The frost is on the pumpkin, so why not make waffles?

For the third year in a row, we are happy to share our friend Cheryl Paff‘s award winning recipe.

If you have family or friends waking up in your house this holiday season, try Cheryl’s recipe for pumpkin waffles–for breakfast or a late dinner.

But only if you want them to come back!

Taking full advantage of the winter squash and apple bounty this time of year, these pumpkin waffles absolutely taste like the season!

For the waffles

2 Eggs
1/2 Cup Canola Oil
2/3 Cup Firmly Packed Brown Sugar
1/2 Cup Cooked Pumpkin or Butternut Squash
1 Tbsp Maple Syrup
1 1/4 Cup Water
1/2 tsp Vanilla
2 1/4 Cups Flour
1 Tbsp Baking Powder
1 tsp Cinnamon
1/2 tsp Freshly Ground Nutmeg
1/2 tsp Ground Ginger
1/2 tsp Salt
1/4 tsp Ground Cloves

For the apples

4 Small Apples – peeled, cored and sliced thinly
2 Tbsp Butter
1/4 tsp Cinnamon
1/4 tsp Freshly Ground Nutmeg
1/4 Cup Pure Maple Syrup

Sources

Eggs – Quattro’s Poultry Farm
Butternut Squash – Migliorelli Farm
Maple Syrup – Oliverea Schoolhouse Maple
Soft White Winter Wheat Pastry Flour – Wild Hive Farm
Empire Apples – Mead Orchards
Butter – Ronnybrook Farm

Method

For the Waffles:

Beat the eggs, oil and sugar together. Blend in the pumpkin, maple syrup, water and vanilla.
In a separate large bowl, whisk together the flour, baking powder, salt and spices. Pour the wet ingredients into the bowl with the flour and mix until just combined. Don’t overwork it.
Pour the batter into a preheated waffle iron and cook until crisp on the outside.

For the Apples:

Place a large skillet over medium heat and melt the butter. Add the apple slices, toss to coat them with the butter and cook until softened, about 5-6 minutes, turning them occasionally. Sprinkle the cinnamon and nutmeg over the apples and toss to coat. Stir in the maple syrup and continue to cook for another minute.
Serve each waffle with a spoonful of the apples over the top.

Doesn’t this pumpkin waffle recipe sound delicious?

YOUR TASK
Name every supplier listed under "Sources" in the pumpkin waffle recipe.

EXTRACTED RECORDS
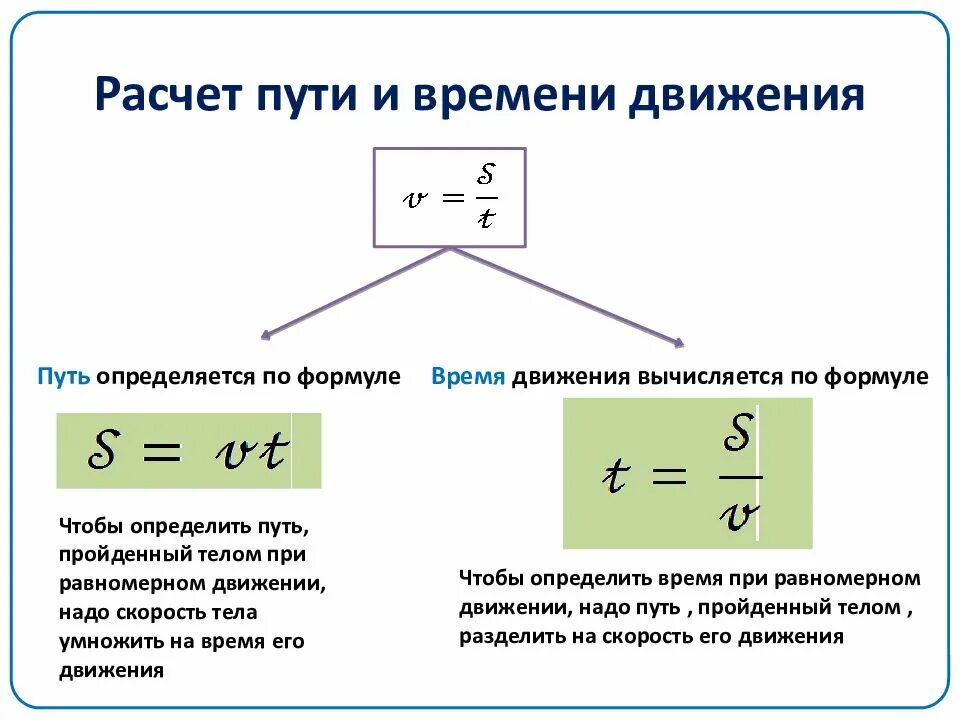 Расчет пути и времени движения

$v = \frac{s}{t}$

Путь определяется по формуле

$s = vt$

Чтобы определить путь, пройденный телом при равномерном движении, надо скорость тела умножить на время его движения

Время движения вычисляется по формуле

$t = \frac{s}{v}$

Чтобы определить время при равномерном движении, надо путь , пройденный телом , разделить на скорость его движения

TASK RESULT
Quattro's Poultry Farm, Migliorelli Farm, Oliverea Schoolhouse Maple, Wild Hive Farm, Mead Orchards, Ronnybrook Farm